- Born: 1 August 1918 Westcliff-on-Sea, Essex, England
- Died: 16 January 1961 (aged 42) Farnworth, Lancashire, England
- Occupation: Actress
- Years active: 1938–1960 (film & TV)
- Spouse: John Michael Brigstocke ​ ​(m. 1955)​

= Anne Firth =

British actress (1918–1961)

Anne Heather Firth (1 August 1918 – 16 January 1961) was a British film actress. She appeared in several leading roles in films of the 1940s. She also worked on the West End stage, appearing in the 1937 play Bonnet Over the Windmill by Dodie Smith and in 1939 appearing in Goodness, How Sad by Robert Morley.

==Personal life==
She was born to Ivan Eustace Firth (1891–1963) and Dorothy Gurney (1890–1965) in Westcliff-on-Sea, Essex, England.

In 1945 she was stricken with paralysis of the spine, interrupting her career for eighteen months. She was unable to walk, but slowly recovered in time to be cast in Scott of the Antarctic.

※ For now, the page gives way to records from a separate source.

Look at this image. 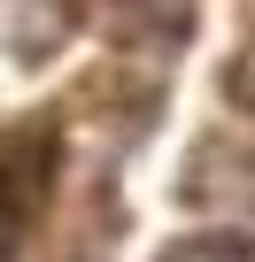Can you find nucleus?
Listing matches in <instances>:
<instances>
[{
    "label": "nucleus",
    "instance_id": "f257e3e1",
    "mask_svg": "<svg viewBox=\"0 0 255 262\" xmlns=\"http://www.w3.org/2000/svg\"><path fill=\"white\" fill-rule=\"evenodd\" d=\"M163 262H255V254H247V239H232V231H209V239H186V247H170Z\"/></svg>",
    "mask_w": 255,
    "mask_h": 262
}]
</instances>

In 1953, she was injured in a van crash that left her badly disfigured.

She was later married to John Michael Brigstocke, a retired naval officer, but left him after only a few weeks of marriage.

She died of an intentional aspirin overdose after losing her job as a bartender due to injuries.

==Selected filmography==
- Suspected Person (1942)
- The Goose Steps Out (1942)
- The First of the Few (1942)
- Bell-Bottom George (1944)
- Demobbed (1944)
- Scott of the Antarctic (1948)
- Vengeance Is Mine (1949)
- Three Moods (1951)
- The Adventures of Robin Hood (TV series) (1960)

==Bibliography==
- Chapman, James. Past and Present: National Identity and the British Historical Film. I.B.Tauris, 2005.